绕了一大圈,像命运故意给每个人开了个最恶毒的玩笑。
宋悦飞坐在沙发上,盯着那张卡,半天没说话。
周景琛也没说。
过了很久,他才开口:“悦飞,我不是怪你不知道里面有钱。我是……”他顿了顿,声音低下去,“我是在想,你那天为什么连看都不看一眼。”
宋悦飞心里像被狠狠扯了一下。
她慢慢抬头:“你真想听?”
“嗯。”
她深吸了一口气,嘴唇发颤:“因为我不喜欢你姐送来的那些东西。因为我看见那堆旧衣服,就觉得难受。那天我刚查出来是男孩,我本来挺高兴的,可一进门看见那编织袋,我心里一下就堵了。我觉得……我觉得我在这个家里,好像还是那个外人。哪怕我怀了孩子,哪怕是男孩,我和我的孩子,还是只能接别人不要的东西。”
她说着说着,眼泪就下来了。
“我知道这是我自己的问题,可能也是我小心眼。可那一刻,我真的特别委屈。我不是冲着你姐那三十万去的,我甚至压根不知道有三十万。我就是看着那袋东西,觉得自己低人一头,所以我把它扔了。我想把那种感觉一块扔掉。”
话说完,屋里安静得只剩他们两个人的呼吸声。
周景琛看着她,脸上的怒意一点点散了,最后只剩一种疲惫到极点的无力。
“可是你知道吗,”他说,“我姐从来没那个意思。”
“我现在知道了。”
“她那个人,笨。对人好也笨。她觉得家里有啥好的,给你送来,就是拿你当家里人。她根本想不到,你会因为这个难受。”
宋悦飞点点头,眼泪一颗颗往下掉。
“她以前还跟我说过。”周景琛的声音很轻,“说你城里长大的,讲究,别让你跟着我受委屈。她每次来,都怕自己哪句话说不好,惹你不高兴。她送东西的时候嘴上大大咧咧,其实心里是虚的。你以为她看不起你,事实上,她一直怕你看不起她。”
宋悦飞一下捂住嘴,哭得肩膀直抖。
是啊,原来不是她在被人轻视,而是另一个人笨拙又小心地靠近她,生怕自己做得不够好。
只是她一直没看懂。
那晚之后,家里像是彻底换了个天。
钱没追回来,债还是得还。周景琛把厂里的设备低价卖了,又把房子做了二次抵押,总算先填上一部分窟窿。剩下的,只能慢慢还。生意这条路,他暂时是走不下去了,后来经朋友介绍,去了另一个厂做技术工。工资不算高,但稳定。

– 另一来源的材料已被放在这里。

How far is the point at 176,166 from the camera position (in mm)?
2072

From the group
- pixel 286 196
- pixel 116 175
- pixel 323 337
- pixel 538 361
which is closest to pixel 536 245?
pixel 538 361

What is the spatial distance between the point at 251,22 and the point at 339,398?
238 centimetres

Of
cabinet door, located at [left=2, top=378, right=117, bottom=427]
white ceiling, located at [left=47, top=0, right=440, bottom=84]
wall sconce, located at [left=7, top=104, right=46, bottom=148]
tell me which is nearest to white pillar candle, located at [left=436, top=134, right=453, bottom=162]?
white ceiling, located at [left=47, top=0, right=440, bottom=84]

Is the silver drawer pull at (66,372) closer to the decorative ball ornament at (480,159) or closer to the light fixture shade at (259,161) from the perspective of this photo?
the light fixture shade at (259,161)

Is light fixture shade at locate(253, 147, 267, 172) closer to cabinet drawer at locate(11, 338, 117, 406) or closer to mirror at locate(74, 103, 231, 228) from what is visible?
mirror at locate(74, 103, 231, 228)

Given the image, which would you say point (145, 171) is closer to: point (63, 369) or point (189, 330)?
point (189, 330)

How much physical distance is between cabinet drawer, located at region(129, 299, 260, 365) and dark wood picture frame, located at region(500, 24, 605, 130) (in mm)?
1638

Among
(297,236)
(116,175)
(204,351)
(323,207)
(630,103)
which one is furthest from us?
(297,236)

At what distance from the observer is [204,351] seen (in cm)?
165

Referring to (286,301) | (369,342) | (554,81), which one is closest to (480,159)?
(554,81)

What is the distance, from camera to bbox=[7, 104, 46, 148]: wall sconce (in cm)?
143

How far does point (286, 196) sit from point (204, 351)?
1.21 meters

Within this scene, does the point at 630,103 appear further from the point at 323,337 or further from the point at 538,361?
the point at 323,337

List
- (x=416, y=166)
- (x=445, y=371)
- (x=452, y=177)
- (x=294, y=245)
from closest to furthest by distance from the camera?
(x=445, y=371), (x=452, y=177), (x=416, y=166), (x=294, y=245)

宋悦飞也出去上班了。乐乐送幼儿园后,她在一家连锁超市找了份工作,收银,不体面,也不轻松,站一天腰酸背疼,可到了月底拿到工资那一刻,她心里反而踏实了些。人到了这个份上,什么面子不面子的,都没那么要紧了。
周母继续在家带孩子,嘴还是碎,脾气还是倔,可一家人都经历过那一遭后,很多小摩擦也就算不上什么了。
周景茹还是来。来的次数比以前少一点,大概也是怕宋悦飞尴尬。可每次来,还是会带东西。有时是一把新鲜豆角,有时是一盒鸡蛋,有时是小宝穿小但洗得干干净净的外套。
这回,宋悦飞再没把那些东西往边上一扔。
她会认真接过来,一件件展开看看。毛衣哪里起球了,她就拿去修一修;裤脚哪儿磨了,她就补一补。乐乐能穿的就给乐乐穿,不能穿的就叠好放进柜子里。玩具缺了轮子,她就买瓶胶水给粘上。不是因为多值钱,而是她终于明白,东西背后压着的,从来不只是东西本身。

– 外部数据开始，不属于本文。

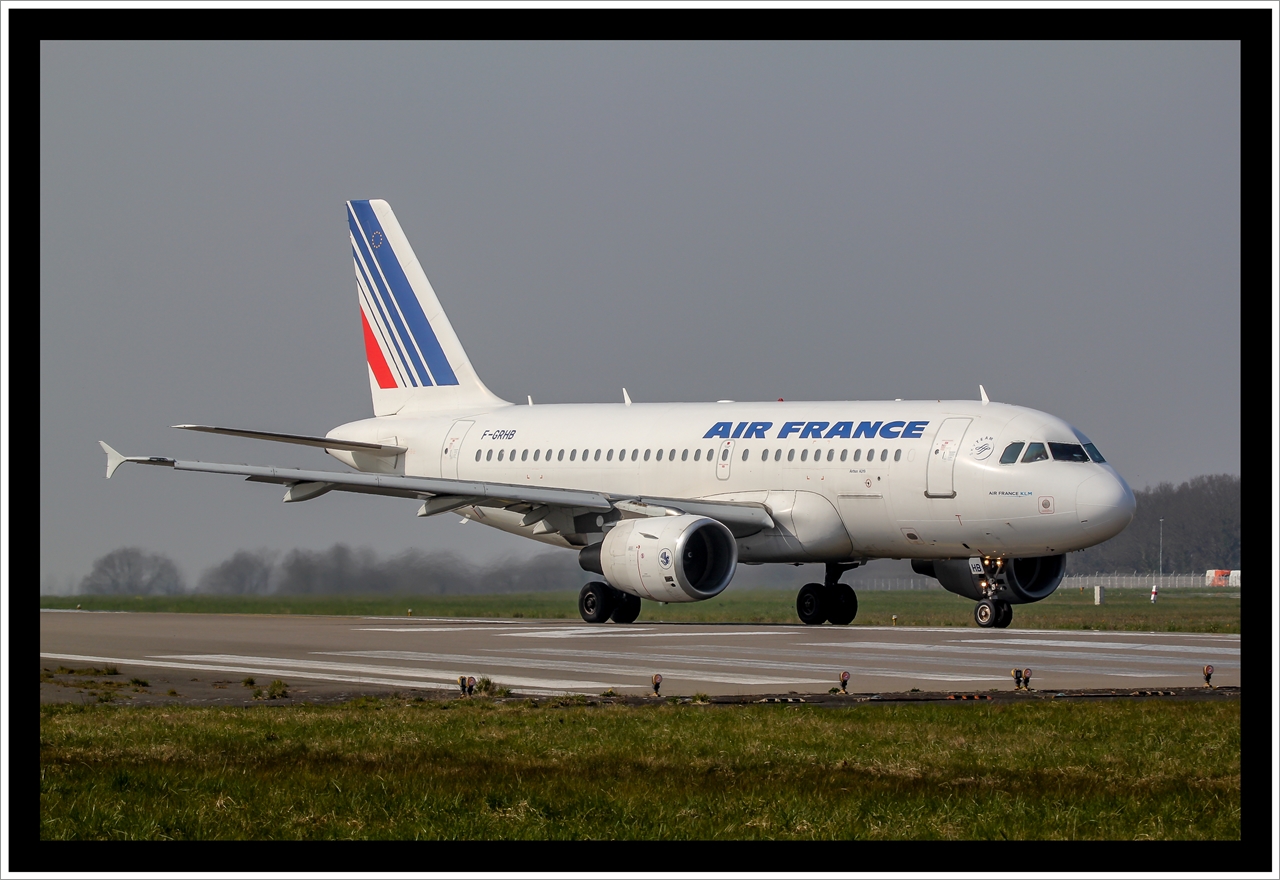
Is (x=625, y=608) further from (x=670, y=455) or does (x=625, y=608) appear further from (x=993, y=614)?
(x=993, y=614)

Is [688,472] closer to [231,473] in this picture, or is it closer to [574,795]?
[231,473]

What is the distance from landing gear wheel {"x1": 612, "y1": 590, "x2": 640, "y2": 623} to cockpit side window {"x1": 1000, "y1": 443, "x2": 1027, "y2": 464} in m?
8.10

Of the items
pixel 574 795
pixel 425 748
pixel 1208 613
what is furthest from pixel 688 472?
pixel 574 795

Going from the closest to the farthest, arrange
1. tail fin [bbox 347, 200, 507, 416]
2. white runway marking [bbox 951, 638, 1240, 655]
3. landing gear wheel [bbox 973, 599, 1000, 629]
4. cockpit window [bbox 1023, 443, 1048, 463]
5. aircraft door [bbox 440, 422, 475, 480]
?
white runway marking [bbox 951, 638, 1240, 655] → cockpit window [bbox 1023, 443, 1048, 463] → landing gear wheel [bbox 973, 599, 1000, 629] → aircraft door [bbox 440, 422, 475, 480] → tail fin [bbox 347, 200, 507, 416]

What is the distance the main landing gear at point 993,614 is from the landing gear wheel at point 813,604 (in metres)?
3.56

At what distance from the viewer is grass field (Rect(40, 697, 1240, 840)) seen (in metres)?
8.52

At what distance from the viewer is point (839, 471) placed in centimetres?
3003

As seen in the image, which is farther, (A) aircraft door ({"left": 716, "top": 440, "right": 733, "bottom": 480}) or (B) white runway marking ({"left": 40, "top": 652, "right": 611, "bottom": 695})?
(A) aircraft door ({"left": 716, "top": 440, "right": 733, "bottom": 480})

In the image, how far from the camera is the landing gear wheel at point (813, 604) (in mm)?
32469

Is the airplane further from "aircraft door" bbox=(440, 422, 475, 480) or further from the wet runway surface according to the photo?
the wet runway surface

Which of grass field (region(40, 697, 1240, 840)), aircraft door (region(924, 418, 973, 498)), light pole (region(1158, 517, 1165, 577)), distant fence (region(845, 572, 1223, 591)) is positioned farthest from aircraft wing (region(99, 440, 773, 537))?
light pole (region(1158, 517, 1165, 577))

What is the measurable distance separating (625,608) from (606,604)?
16.4 inches

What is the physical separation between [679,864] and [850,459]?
23767 millimetres

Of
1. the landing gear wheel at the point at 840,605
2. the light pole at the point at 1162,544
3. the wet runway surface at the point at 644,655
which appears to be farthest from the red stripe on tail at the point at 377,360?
the light pole at the point at 1162,544
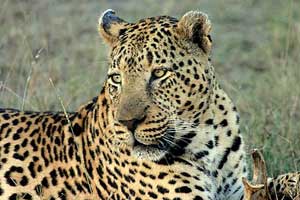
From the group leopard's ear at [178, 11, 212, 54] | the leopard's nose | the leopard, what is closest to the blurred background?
the leopard

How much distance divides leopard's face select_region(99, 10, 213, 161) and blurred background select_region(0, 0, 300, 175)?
4.83 feet

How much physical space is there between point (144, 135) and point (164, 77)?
50cm

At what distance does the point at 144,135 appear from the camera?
7.02m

有一次周景茹来,看见乐乐身上穿着小宝旧时候的一件蓝色小马甲,愣了半天,眼睛一下就亮了。
“这件你还留着啊?”
“嗯,挺暖和的。”宋悦飞说。
周景茹笑得嘴角都压不住,连说了几遍“好,好”。
那一刻,宋悦飞心里像有根刺,终于慢慢化了。
只是有些事,不是化了就能当没发生过。
很多个夜里,她还是会忽然醒过来。房间黑着,旁边周景琛呼吸均匀,窗外偶尔有车开过。她睁着眼,想起三年前的那个傍晚,想起自己把编织袋塞进垃圾桶时,那股决绝劲儿。

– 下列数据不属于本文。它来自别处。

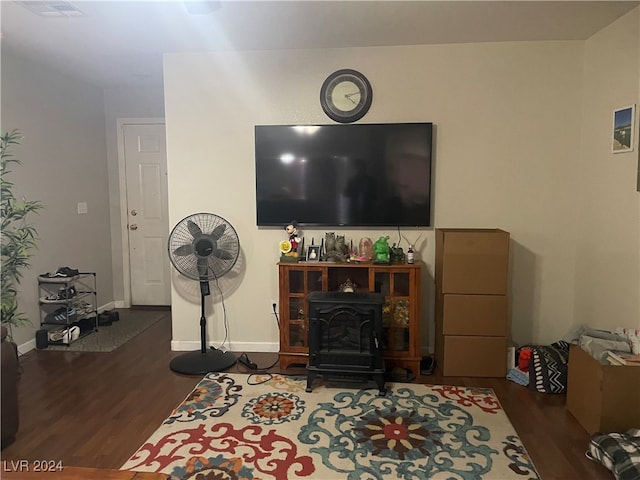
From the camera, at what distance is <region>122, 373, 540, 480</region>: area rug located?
2.29 metres

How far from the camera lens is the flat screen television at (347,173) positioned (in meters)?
3.60

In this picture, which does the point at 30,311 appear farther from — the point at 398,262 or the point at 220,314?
the point at 398,262

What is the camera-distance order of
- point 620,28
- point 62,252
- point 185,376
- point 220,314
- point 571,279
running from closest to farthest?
point 620,28 → point 185,376 → point 571,279 → point 220,314 → point 62,252

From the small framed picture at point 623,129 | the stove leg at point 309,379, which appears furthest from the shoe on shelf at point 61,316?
the small framed picture at point 623,129

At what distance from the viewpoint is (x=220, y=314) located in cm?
395

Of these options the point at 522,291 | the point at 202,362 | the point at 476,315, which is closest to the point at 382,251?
the point at 476,315

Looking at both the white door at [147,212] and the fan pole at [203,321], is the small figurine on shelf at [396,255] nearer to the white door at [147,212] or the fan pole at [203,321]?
the fan pole at [203,321]

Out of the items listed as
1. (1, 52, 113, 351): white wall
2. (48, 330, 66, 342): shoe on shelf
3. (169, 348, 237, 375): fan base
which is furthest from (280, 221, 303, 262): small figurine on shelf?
(1, 52, 113, 351): white wall

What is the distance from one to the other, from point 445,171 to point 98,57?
9.87 ft

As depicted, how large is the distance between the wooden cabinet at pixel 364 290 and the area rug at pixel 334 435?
0.90 feet

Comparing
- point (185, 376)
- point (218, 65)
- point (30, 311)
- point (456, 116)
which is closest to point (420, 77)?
point (456, 116)

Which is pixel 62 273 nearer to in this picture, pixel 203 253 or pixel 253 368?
pixel 203 253

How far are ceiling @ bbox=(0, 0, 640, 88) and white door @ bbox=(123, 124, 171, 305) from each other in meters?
1.39

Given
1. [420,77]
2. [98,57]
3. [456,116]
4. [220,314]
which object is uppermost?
[98,57]
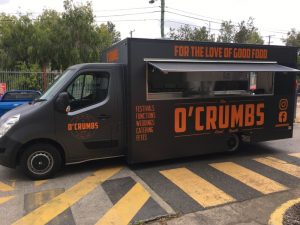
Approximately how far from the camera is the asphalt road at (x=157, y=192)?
482cm

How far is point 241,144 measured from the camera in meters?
8.84

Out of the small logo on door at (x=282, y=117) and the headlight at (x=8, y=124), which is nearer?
the headlight at (x=8, y=124)

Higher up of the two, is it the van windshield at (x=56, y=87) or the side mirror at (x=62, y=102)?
the van windshield at (x=56, y=87)

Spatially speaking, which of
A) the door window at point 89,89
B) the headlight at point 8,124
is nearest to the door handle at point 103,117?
the door window at point 89,89

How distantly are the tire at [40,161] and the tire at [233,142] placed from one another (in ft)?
12.7

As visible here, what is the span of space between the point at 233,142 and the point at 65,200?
170 inches

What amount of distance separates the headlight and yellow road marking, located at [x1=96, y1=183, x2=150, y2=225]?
2.38 m

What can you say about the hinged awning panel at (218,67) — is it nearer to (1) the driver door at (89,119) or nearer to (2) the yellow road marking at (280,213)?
(1) the driver door at (89,119)

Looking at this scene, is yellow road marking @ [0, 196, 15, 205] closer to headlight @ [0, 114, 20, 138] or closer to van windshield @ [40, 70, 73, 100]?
headlight @ [0, 114, 20, 138]

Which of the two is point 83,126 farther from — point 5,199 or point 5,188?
point 5,199

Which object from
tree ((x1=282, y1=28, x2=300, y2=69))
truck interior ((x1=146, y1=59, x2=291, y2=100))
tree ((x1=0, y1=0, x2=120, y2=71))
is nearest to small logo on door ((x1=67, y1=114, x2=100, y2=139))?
truck interior ((x1=146, y1=59, x2=291, y2=100))

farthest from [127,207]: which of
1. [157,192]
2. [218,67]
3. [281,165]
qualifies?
[281,165]

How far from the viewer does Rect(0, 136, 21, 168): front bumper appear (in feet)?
20.3

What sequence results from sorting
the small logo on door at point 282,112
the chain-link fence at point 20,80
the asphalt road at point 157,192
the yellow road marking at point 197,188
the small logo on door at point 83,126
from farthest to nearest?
the chain-link fence at point 20,80, the small logo on door at point 282,112, the small logo on door at point 83,126, the yellow road marking at point 197,188, the asphalt road at point 157,192
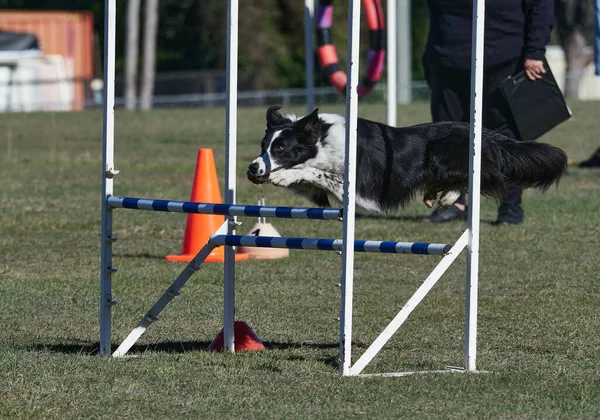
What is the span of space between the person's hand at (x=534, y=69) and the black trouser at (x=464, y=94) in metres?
0.12

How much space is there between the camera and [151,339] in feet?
19.6

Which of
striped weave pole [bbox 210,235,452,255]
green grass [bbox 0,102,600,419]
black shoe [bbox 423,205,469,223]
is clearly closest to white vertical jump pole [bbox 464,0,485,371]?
striped weave pole [bbox 210,235,452,255]

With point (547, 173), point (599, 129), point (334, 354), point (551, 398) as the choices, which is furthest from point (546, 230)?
point (599, 129)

她有时候会想,如果那天她没那么冲动,哪怕就打开看一眼,结局会不会完全不一样。那三十万或许就能留下,周景琛也许不会因为资金链断掉而欠下那么多债,厂子也许还能继续做,日子也许会比现在松快很多。
可人生最扎人的地方就在这儿。它不给你“如果”。
错过了,就是错过了。你只能背着它,继续往前走。
不过也不是一点好都没有。
至少从那以后,宋悦飞学会了一件事。看人,别只看表面;收东西,也别急着嫌弃。谁的真心,都不是挂在脸上的。有的人嘴拙,手笨,不会说漂亮话,可他递过来的那只旧袋子里,说不定装着他攒了好多年的体面和心意。
后来有一年冬天,周景茹又送来一袋东西。还是老样子,编织袋,鼓鼓囊囊。周景琛进门时看见,脚步都顿了一下,像是也想起了什么。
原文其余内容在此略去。